Global Healthcare Challenges and China’s Solutions Keynote
Healthcare stands as one of the pivotal domains where universities are spearheading groundbreaking innovations, while simultaneously raising the bar of expectations. Both governments and businesses alike are eager to invest in and foster the development of biotechnology in collaboration with academia. A prominent player in this regard is Ms Nisa Leung, Managing Partner of Qiming Venture Partners, who leads healthcare investments at the firm which has more than 530 portfolio companies in China. She has received recognition from the Forbes Midas List for five consecutive years starting in 2019. Additionally, she was named to the Forbes China Best Women Venture Capitalists List in both 2021 and 2022, and she was included in the Fortune China Most Powerful Women in Business compilation for the years 2022 and 2023. As the keynote speaker at the Presidents’ Forum, Ms Leung reflected on the symbiotic relationship between global higher education and healthcare innovation. Faced with multifaceted challenges including a rapidly aging population, the escalating prevalence of chronic diseases and health inequities, as well as the burgeoning need for digital health solutions, higher education institutions have a pivotal role to play. By nurturing the next generation of healthcare professionals and biomedical researchers, they form the backbone of future healthcare delivery and serve as incubators for groundbreaking research, driving advancements from telemedicine to personalised therapies to AI that venture capital can adeptly amplify. Ms Leung noted that global healthcare has advanced tremendously thanks to technology, but at the same time, there are constraints, particularly the increasingly expensive cost of developing drugs. In the US, the cost per capita has increased 10-fold since 1960. Ms Leung asked the Forum’s audience: “So how do we develop innovative drugs but make them affordable?”

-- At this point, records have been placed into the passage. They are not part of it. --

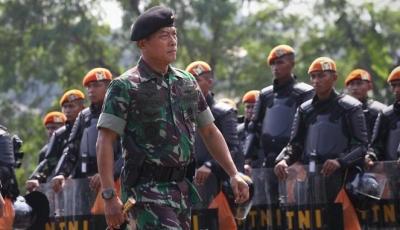 Panglima: Prajurit TNI Jangan Main-main dengan Narkoba
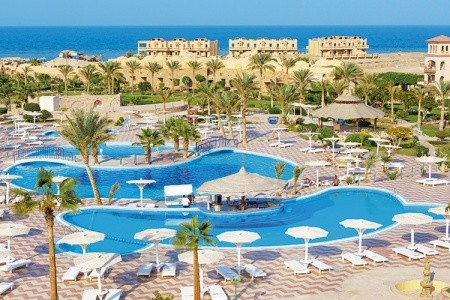Hotel Pensee Royal Garden, Egypt, Marsa Alam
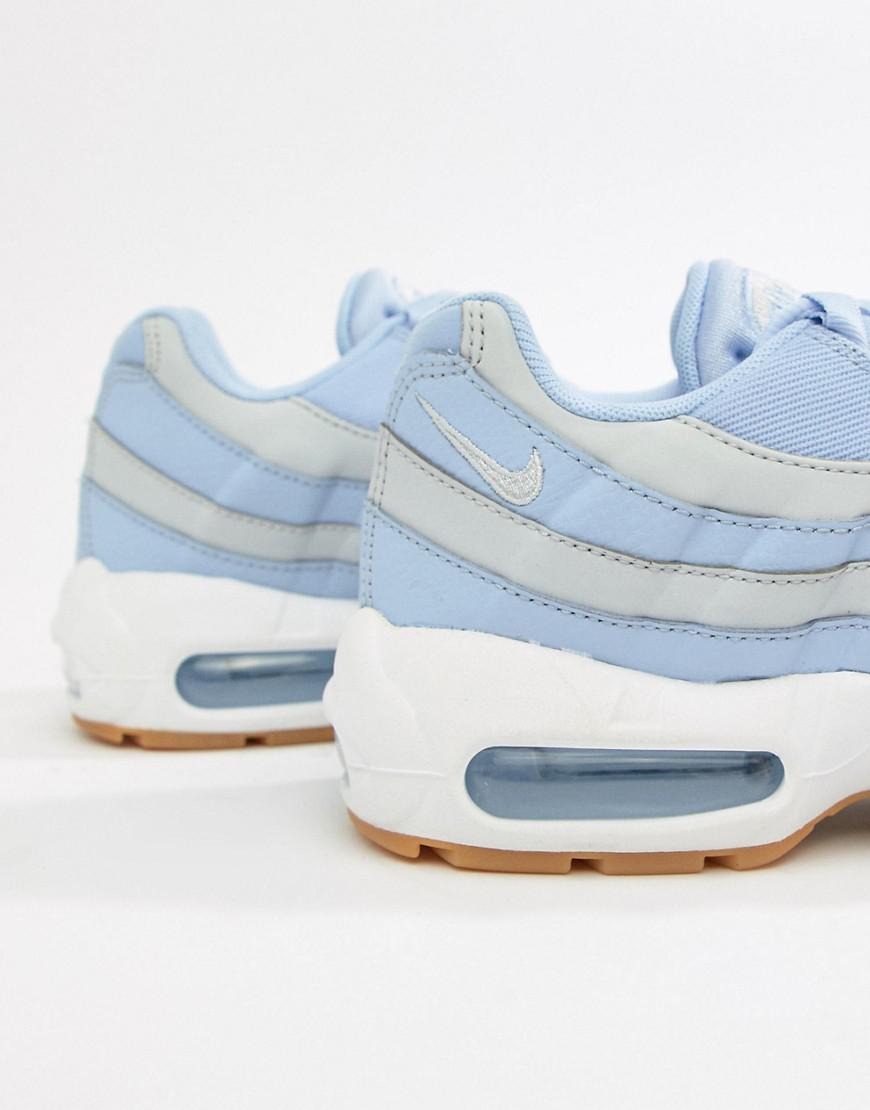Nike Blue And Grey Ombre Air Max 95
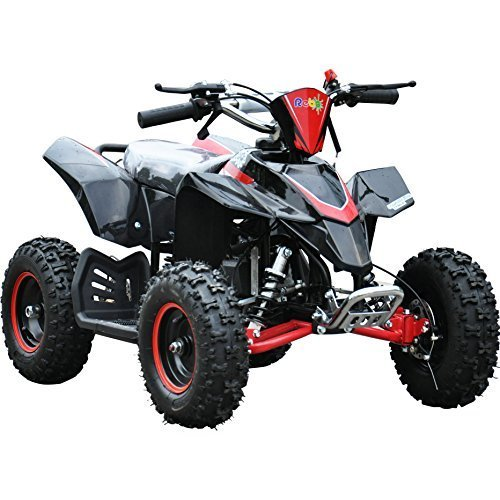 atv 50cc engine dirt bike at rs 65000 piece arera. Black Bedroom Furniture Sets. Home Design Ideas
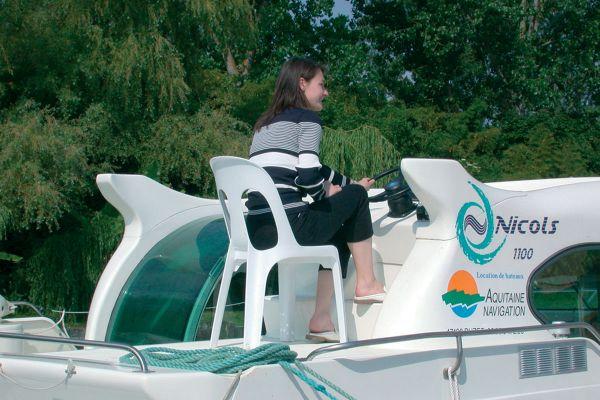 Confort 1100 - a Custom Built River Cruiser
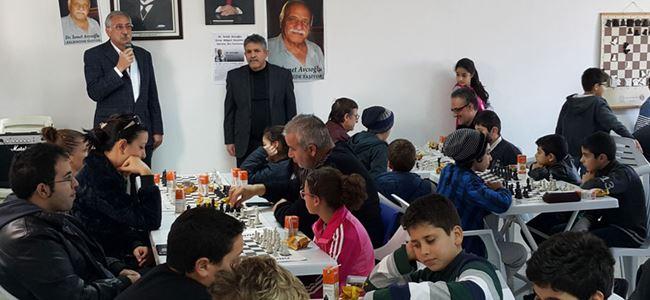 Girne Satranç Turnuvası başladı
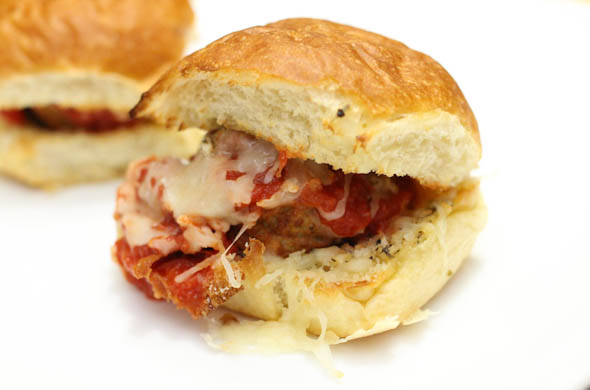 The Three Bite Rule - Meatball Sliders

Ms Leung’s company has responded by seeking opportunities in China. About 220 of the companies invested by her firm are in healthcare. One company is now the largest insulin company in China and exports to 35 countries. Big pharmaceutical companies have also been paying attention to the science coming out of China, she said. Activities like these have helped to rapidly raise the profile of the country’s biomedical industry, which now has a product range as broad
Ms Nisa Leung, MH, JP Managing Partner, Qiming Venture Partners
as that seen in the US. For instance, five years ago, only 10 per cent of licensing deals in China involved Chinese innovative drugs shipped to the rest of the world; in 2022 that figure increased to 27 per cent. The cheaper costs in China give it an advantage, as drugs can be 10 times or more cheaper than in the US. Ms Leung shared that while Chinese companies were cautious not to antagonise the US market, they also wanted to provide more affordable care to the rest of the world. To that end, her firm is investing more in AI-based firms, which can expedite drug discovery and develop drugs much faster than conventional means. They are also continuing to work closely with academia, governments and other partners to develop new drugs to improve human wellness. The keynote address inspired insightful discussion from the Forum’s audience. A question was raised on how prices in China could be much more affordable when costs and salaries were not proportionately cheaper. Ms Leung replied that the difference was partly the higher profit margins in the West, and partly the cheaper cost of doing clinical trials in China. For instance, one hospital they work with conducts more heart bypasses than the entire
state of California each year, so fewer people are needed to facilitate clinical trials. There was also concern on whether the drug industry could become a target of security concerns in the current unstable political environment. Ms Leung felt confident that there was commitment from both the US and China to keep them separate and noted that collaborations were on the rise between multinational corporations and Chinese biotech firms. When asked about the challenges of private versus public health systems and her firm’s work on preventive medicines, Ms Leung noted that the US, which has a strong private system, was negotiating down the prices of top pharmaceutical sales products to make them more affordable and her firm was looking at how to work with multinational corporations to reduce clinical trial costs by collaborating with Chinese clinical trial centres. On the public side, China has signalled that innovative drug pricing should be determined by the market to help stimulate research and discovery. On preventive medicines and longevity, her company has invested in diagnostic companies that focus on this.
The audience also queried whether Hong Kong academics were doing enough to leverage and promote their expertise in clinical trials and their links with the Chinese Mainland. According to Ms Leung, Hong Kong has advantages that are attracting more and more innovative drug companies, including an advanced clinical trials centre. There is an urgent need to translate and commercialise findings from the lab and apply them to benefit human health. This urgency has been reinforced by the COVID-19 pandemic. The task is not simple as it requires not only scientific research but expertise in preclinical and clinical trials, human relations, portfolio management, and engagement with external stakeholders including the government. Teamwork across academia and the private and public sectors is critical to success. “We really need people who are experienced in building biotech companies to do it together,” Ms Leung concluded.